| Your objective |
Check every line of the entries for the string "dist" and return the ones that contain it.

++++ Extracted records ++++

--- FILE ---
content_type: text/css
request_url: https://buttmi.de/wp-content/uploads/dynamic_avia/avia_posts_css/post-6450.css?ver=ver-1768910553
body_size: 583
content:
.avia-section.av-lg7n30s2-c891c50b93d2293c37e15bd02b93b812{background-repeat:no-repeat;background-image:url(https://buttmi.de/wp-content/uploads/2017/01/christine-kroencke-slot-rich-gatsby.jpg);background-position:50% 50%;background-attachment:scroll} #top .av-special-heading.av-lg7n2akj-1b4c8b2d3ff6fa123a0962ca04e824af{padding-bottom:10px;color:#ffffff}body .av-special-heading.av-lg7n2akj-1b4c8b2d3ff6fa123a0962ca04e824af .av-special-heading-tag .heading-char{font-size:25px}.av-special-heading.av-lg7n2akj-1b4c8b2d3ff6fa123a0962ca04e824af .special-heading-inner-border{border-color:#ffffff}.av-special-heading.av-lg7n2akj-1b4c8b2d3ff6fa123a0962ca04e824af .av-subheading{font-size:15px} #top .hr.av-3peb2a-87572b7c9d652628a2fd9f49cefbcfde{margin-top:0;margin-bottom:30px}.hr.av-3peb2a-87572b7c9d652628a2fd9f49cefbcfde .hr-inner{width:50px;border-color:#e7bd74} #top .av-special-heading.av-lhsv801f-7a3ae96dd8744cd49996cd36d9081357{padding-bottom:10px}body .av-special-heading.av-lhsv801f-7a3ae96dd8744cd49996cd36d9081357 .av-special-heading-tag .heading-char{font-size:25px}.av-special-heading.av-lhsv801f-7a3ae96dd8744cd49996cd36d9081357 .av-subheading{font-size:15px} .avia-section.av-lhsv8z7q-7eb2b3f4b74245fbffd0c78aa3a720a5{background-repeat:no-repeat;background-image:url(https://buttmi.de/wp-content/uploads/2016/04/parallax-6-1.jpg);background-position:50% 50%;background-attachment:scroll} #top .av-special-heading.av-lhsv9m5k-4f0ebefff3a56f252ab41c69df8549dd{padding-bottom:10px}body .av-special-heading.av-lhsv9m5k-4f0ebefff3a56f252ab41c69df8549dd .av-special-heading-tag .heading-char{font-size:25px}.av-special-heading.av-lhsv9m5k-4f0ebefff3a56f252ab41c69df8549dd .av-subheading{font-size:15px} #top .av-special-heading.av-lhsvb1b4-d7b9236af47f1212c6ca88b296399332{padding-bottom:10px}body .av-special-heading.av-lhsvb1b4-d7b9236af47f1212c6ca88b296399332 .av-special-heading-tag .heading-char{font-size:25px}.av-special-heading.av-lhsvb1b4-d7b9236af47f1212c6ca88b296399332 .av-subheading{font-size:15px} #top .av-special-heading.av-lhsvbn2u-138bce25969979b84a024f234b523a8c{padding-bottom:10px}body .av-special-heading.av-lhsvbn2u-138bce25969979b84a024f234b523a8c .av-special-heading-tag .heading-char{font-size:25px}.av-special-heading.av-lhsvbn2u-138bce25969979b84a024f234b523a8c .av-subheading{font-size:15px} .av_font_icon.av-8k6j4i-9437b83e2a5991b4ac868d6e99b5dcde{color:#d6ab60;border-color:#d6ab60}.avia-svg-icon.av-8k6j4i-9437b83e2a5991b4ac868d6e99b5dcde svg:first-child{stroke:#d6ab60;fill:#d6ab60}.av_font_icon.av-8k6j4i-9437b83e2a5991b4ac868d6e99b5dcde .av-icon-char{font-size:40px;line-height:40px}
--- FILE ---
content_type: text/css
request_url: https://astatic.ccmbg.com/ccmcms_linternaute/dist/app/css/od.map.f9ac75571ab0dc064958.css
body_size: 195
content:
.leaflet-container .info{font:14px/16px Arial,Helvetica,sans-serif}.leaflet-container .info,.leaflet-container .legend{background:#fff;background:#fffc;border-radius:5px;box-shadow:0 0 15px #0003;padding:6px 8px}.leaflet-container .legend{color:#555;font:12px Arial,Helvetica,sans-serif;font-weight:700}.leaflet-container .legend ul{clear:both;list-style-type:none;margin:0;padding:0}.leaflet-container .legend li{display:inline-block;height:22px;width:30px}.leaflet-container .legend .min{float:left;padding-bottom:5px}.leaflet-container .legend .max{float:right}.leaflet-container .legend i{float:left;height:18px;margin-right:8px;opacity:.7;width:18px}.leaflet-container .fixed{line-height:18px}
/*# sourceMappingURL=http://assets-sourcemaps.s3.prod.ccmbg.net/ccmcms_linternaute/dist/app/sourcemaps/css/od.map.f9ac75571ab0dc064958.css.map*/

++++

| Your response |
request_url: https://astatic.ccmbg.com/ccmcms_linternaute/dist/app/css/od.map.f9ac75571ab0dc064958.css
/*# sourceMappingURL=http://assets-sourcemaps.s3.prod.ccmbg.net/ccmcms_linternaute/dist/app/sourcemaps/css/od.map.f9ac75571ab0dc064958.css.map*/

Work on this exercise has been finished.